Washington – At one minute past midnight on Friday the United States imposed tariffs on 34 billion dollars’ worth of Chinese goods. China promptly responded with matching tariffs on U.S. goods.
“This wrong action of the U.S. is in blatant violation of the rules of the World Trade Organization. It will disturb the global trade order, cause turbulence on the global market, and hamper world economic recovery,” said Lu Kang, spokesman for the Chinese Foreign Ministry.
Beijing has repeatedly condemned protectionism while vowing to respond forcefully to U.S. tariffs. Beijing has filed a complaint over the U.S. tariffs with the World Trade Organization.
“When China is unfairly treated in terms of its legitimate rights and interests, it is completely justified for us to take necessary countermeasures. As a Commerce Ministry spokesman announced earlier today, we will report relevant situation to the WTO in a timely manner. We are determined to work with other countries in the world to protect free trade and multilateral trade system,” said Lu.
The U.S. tariffs avoid direct consumer goods and instead apply to items like manufacturing equipment, pumps, turbines and electrical components.
The Chinese tariffs hit items including soybeans, aircraft, cars and computer chips. They will have their biggest impact in the industrial Midwest and other agricultural regions in the U.S.—places where U.S. President Donald Trump has strong political support.
Speaking at a campaign style rally in the U.S. state of Montana hours before the tariffs took effect, President Trump defended the tariffs.

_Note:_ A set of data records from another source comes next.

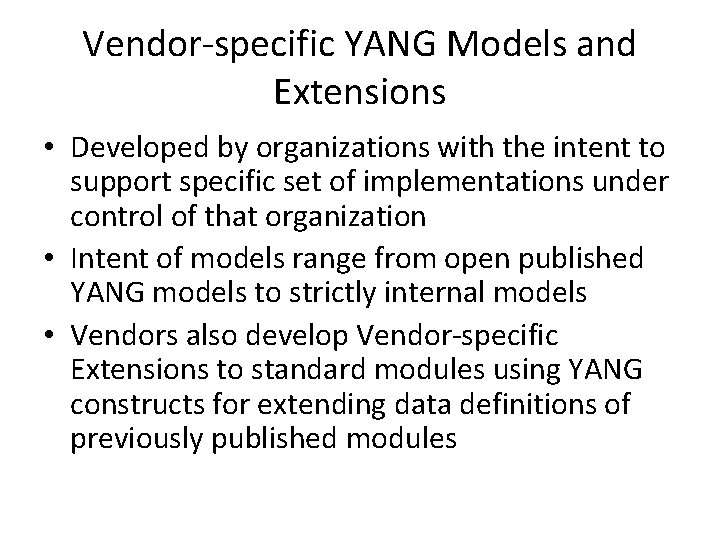 Vendor-specific YANG Models and Extensions

• Developed by organizations with the intent to support specific set of implementations under control of that organization
• Intent of models range from open published YANG models to strictly internal models
• Vendors also develop Vendor-specific Extensions to standard modules using YANG constructs for extending data definitions of previously published modules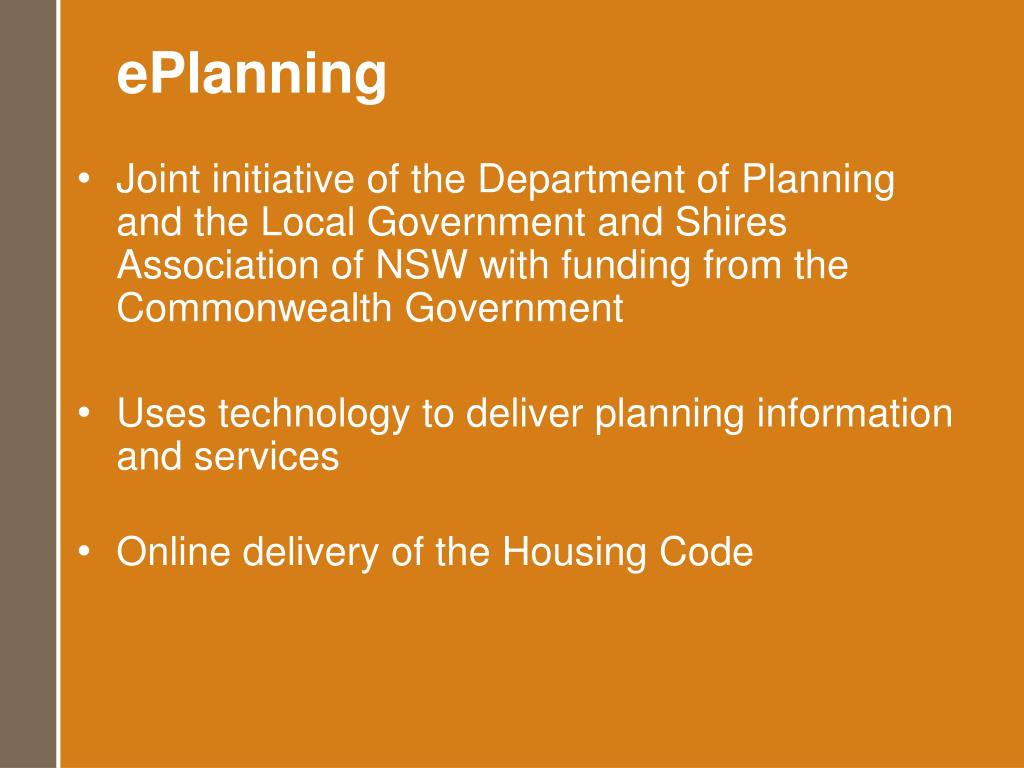 ePlanning

• Joint initiative of the Department of Planning and the Local Government and Shires Association of NSW with funding from the Commonwealth Government

• Uses technology to deliver planning information and services

• Online delivery of the Housing Code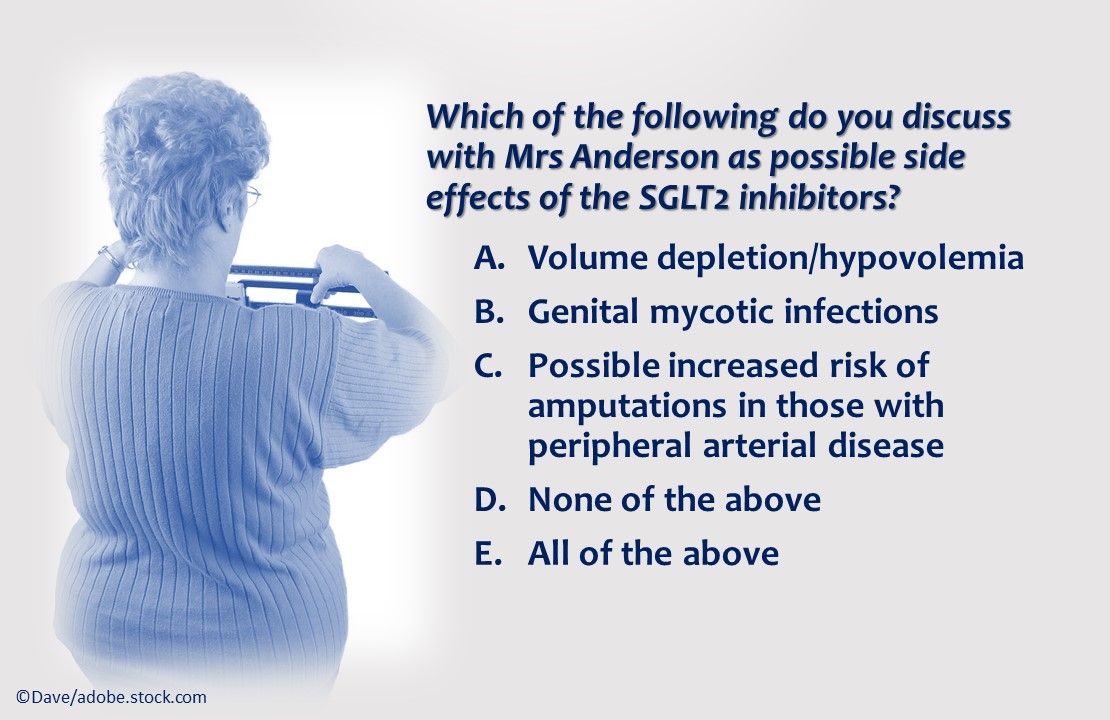 Which of the following do you discuss with Mrs Anderson as possible side effects of the SGLT2 inhibitors?

A. Volume depletion/hypovolemia

B. Genital mycotic infections

C. Possible increased risk of amputations in those with peripheral arterial disease

D. None of the above

E. All of the above

©Dave/adobe.stock.com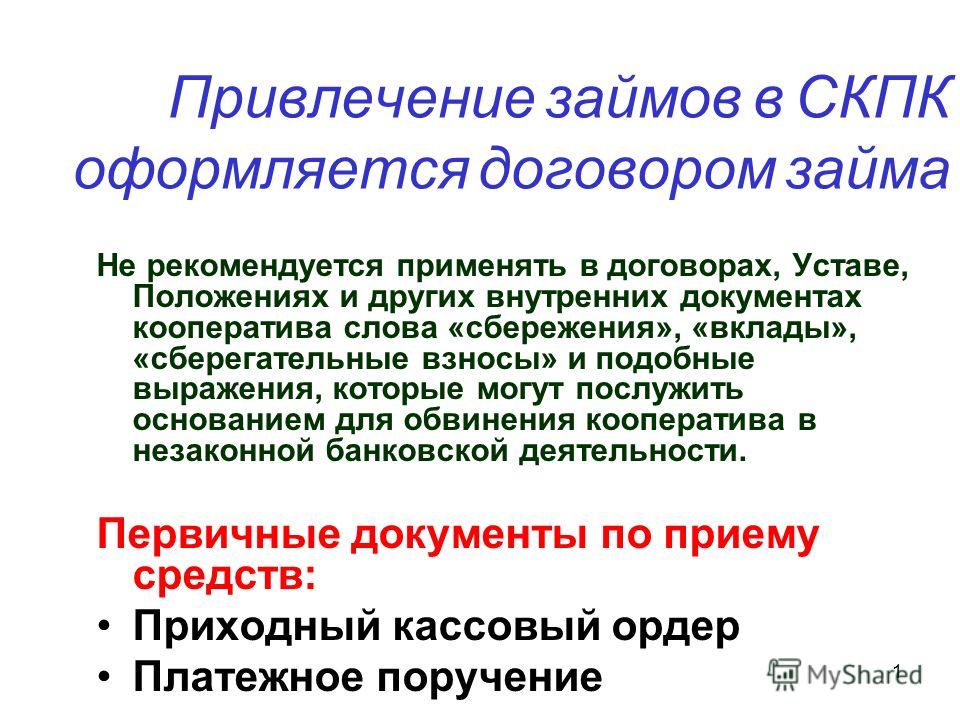 Привлечение займов в СКПК оформляется договором займа

Не рекомендуется применять в договорах, Уставе, Положениях и других внутренних документах кооператива слова «сбережения», «вклады», «сберегательные взносы» и подобные выражения, которые могут послужить основанием для обвинения кооператива в незаконной банковской деятельности.

Первичные документы по приему средств:

• Приходный кассовый ордер
• Платежное поручение

MyShared

1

“I respect China, and I respect President Xi. But they’ve been killing us…. Then you want to do something about it and you get attacked. Oh that’s not nice. That’s not free trade. The war was lost on trade many years ago. You know when they’re saying, not a free trader, I said no. The war was lost, but now we’re going to win it and because we have all the cards,” Trump said.
U.S. Senator and former Vice Presidential candidate Tim Kaine, tweeted “Who is the war against? American farmers and workers.”
That sentiment is echoing throughout the U.S. business community. American companies – large and small – say a trade war will drive up consumer prices, cost U.S. jobs and make American companies less competitive.